Match the string "useanyfont" against each line below, and copy every line that matches.

▼

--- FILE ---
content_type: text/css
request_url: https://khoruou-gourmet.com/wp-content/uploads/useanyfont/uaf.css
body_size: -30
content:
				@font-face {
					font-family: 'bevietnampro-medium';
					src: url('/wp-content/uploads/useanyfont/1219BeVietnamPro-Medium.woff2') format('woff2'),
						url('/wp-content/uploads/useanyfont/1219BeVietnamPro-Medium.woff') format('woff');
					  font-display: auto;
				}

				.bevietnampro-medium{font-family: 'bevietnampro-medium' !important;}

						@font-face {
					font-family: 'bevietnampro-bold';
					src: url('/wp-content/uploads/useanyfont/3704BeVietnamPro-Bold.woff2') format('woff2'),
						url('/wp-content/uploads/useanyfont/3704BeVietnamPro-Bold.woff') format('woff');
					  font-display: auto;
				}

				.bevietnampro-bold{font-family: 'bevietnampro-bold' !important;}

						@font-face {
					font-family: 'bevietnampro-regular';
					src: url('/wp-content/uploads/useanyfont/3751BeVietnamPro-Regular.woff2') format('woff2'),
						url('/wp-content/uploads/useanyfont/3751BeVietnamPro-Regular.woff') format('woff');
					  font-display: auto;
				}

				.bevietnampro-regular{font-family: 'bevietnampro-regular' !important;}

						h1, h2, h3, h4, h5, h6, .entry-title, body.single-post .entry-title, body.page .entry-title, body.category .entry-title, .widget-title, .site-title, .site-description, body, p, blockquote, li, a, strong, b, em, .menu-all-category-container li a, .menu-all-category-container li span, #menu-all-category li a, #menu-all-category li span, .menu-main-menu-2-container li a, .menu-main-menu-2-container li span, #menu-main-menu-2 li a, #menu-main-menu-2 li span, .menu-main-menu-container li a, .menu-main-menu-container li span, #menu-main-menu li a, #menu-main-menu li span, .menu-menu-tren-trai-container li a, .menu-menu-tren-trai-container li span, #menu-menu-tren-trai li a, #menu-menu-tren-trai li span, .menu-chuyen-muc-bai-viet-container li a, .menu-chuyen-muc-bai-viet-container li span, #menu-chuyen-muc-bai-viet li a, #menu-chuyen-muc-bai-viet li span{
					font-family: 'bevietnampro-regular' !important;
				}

▲

WRITTEN RESPONSE:
request_url: https://khoruou-gourmet.com/wp-content/uploads/useanyfont/uaf.css
					src: url('/wp-content/uploads/useanyfont/1219BeVietnamPro-Medium.woff2') format('woff2'),
						url('/wp-content/uploads/useanyfont/1219BeVietnamPro-Medium.woff') format('woff');
					src: url('/wp-content/uploads/useanyfont/3704BeVietnamPro-Bold.woff2') format('woff2'),
						url('/wp-content/uploads/useanyfont/3704BeVietnamPro-Bold.woff') format('woff');
					src: url('/wp-content/uploads/useanyfont/3751BeVietnamPro-Regular.woff2') format('woff2'),
						url('/wp-content/uploads/useanyfont/3751BeVietnamPro-Regular.woff') format('woff');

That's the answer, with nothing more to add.